ЗАДАНИЯ
(1) Ответьте на вопросы по тексту о Лимонове:
(а) С чего Лимонов начал своё литературное восхождение?
(б) Каких именитых предшественников, тоже начинавших со стихосложения, называет текст?
(в) В каком году Лимонов вышел из тюрьмы?
(2) Процитируйте без изменений строки набора данных, начиная со строки, где есть «What spatial distance», и до конца набора данных, включая обе границы. Изображения в ответ не включайте.

═════ ТЕКСТ ДЛЯ ЧТЕНИЯ ═════

Лимонов: вдоль и поперёк тундры на слоне
Лимонов начал своё литературное восхождение с поэзии. Но, в отличие от своих именитых предшественников вроде Андрея Платонова или Владимира Набокова, которые тоже начинали со стихосложения, его поэтические тексты сразу же показали, что в литературу вошёл, точнее, пытается войти крепкий и самобытный поэт. Не будем кривить душой: не первого эшелона, но, без сомнения, очень интересный. Прежде всего: оригинальный. Пожалуй, это главное свойство Лимонова как литератора - оригинальность, переходящая в эпатаж, которой или которым он с успехом компенсировал не только недостаток таланта, но - местами - и элементарную безграмотность. Которая, в свою очередь, приобретала совершенно иное звучание: литературного прорыва, эксперимента, новаторства.
С переходом на прозу его поэтический водоём высох. Но этот переход оказался весьма плодотворен: как прозаик Лимонов несравнимо выше поэта. Лишь с погружением в политику писательский дар Лимонова дал трещину, через которую и вышло всё его мастерство: его последние «романы» вообще сложно классифицировать как романы и, если бы не его известность, гнить бы им в рукописях. Однако вакуум, образованный писательским бесплодием, думается, оказался непереносим: это, видимо, и подтолкнуло его после выхода из тюрьмы в 2003 году вернуться к тому, с чего начал - к стихосложению. Результат оказался плачевным.

═════ НАБОР ДАННЫХ ═════

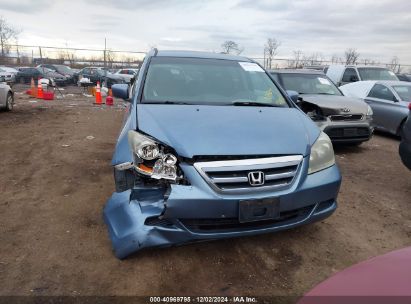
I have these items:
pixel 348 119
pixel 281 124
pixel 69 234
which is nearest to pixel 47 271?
pixel 69 234

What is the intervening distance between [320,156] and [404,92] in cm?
723

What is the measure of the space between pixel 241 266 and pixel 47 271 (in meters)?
1.51

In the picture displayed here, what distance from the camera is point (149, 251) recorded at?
2.99 meters

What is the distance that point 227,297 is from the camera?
248cm

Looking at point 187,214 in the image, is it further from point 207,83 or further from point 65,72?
point 65,72

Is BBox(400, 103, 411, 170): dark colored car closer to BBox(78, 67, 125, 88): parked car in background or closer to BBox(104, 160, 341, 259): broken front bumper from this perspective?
BBox(104, 160, 341, 259): broken front bumper

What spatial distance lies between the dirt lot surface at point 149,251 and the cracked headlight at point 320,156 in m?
0.77

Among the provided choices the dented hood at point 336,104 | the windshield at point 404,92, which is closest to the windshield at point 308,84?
the dented hood at point 336,104

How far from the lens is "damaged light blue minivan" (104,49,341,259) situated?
2.57 meters

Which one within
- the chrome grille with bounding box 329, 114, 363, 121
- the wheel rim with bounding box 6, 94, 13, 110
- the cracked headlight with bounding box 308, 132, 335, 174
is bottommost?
the wheel rim with bounding box 6, 94, 13, 110

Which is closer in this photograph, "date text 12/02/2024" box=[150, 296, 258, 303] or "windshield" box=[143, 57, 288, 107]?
"date text 12/02/2024" box=[150, 296, 258, 303]

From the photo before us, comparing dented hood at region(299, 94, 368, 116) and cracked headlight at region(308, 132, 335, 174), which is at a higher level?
cracked headlight at region(308, 132, 335, 174)

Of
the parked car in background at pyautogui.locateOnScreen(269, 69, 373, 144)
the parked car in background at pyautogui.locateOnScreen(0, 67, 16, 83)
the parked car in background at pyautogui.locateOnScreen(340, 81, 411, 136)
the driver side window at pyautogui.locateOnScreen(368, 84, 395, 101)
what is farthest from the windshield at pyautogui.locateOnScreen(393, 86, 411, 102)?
the parked car in background at pyautogui.locateOnScreen(0, 67, 16, 83)

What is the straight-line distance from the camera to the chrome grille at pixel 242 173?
261 cm
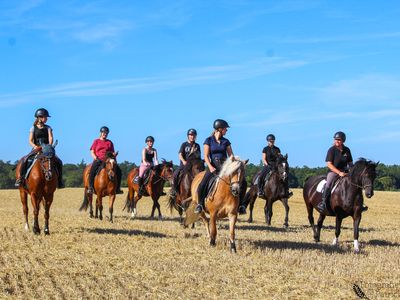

═════

ОТВЕТЫ
(1)
(а) С поэзии.
(б) Андрея Платонова и Владимира Набокова.
(в) В 2003 году.

(2)
What spatial distance lies between the dirt lot surface at point 149,251 and the cracked headlight at point 320,156 in m?
0.77

Among the provided choices the dented hood at point 336,104 | the windshield at point 404,92, which is closest to the windshield at point 308,84?
the dented hood at point 336,104

How far from the lens is "damaged light blue minivan" (104,49,341,259) situated?
2.57 meters

Which one within
- the chrome grille with bounding box 329, 114, 363, 121
- the wheel rim with bounding box 6, 94, 13, 110
- the cracked headlight with bounding box 308, 132, 335, 174
is bottommost?
the wheel rim with bounding box 6, 94, 13, 110

Which is closer in this photograph, "date text 12/02/2024" box=[150, 296, 258, 303] or "windshield" box=[143, 57, 288, 107]?
"date text 12/02/2024" box=[150, 296, 258, 303]

From the photo before us, comparing dented hood at region(299, 94, 368, 116) and cracked headlight at region(308, 132, 335, 174), which is at a higher level?
cracked headlight at region(308, 132, 335, 174)

Of
the parked car in background at pyautogui.locateOnScreen(269, 69, 373, 144)
the parked car in background at pyautogui.locateOnScreen(0, 67, 16, 83)
the parked car in background at pyautogui.locateOnScreen(340, 81, 411, 136)
the driver side window at pyautogui.locateOnScreen(368, 84, 395, 101)
what is farthest from the windshield at pyautogui.locateOnScreen(393, 86, 411, 102)?
the parked car in background at pyautogui.locateOnScreen(0, 67, 16, 83)

What is the straight-line distance from the camera to the chrome grille at pixel 242 173?
261 cm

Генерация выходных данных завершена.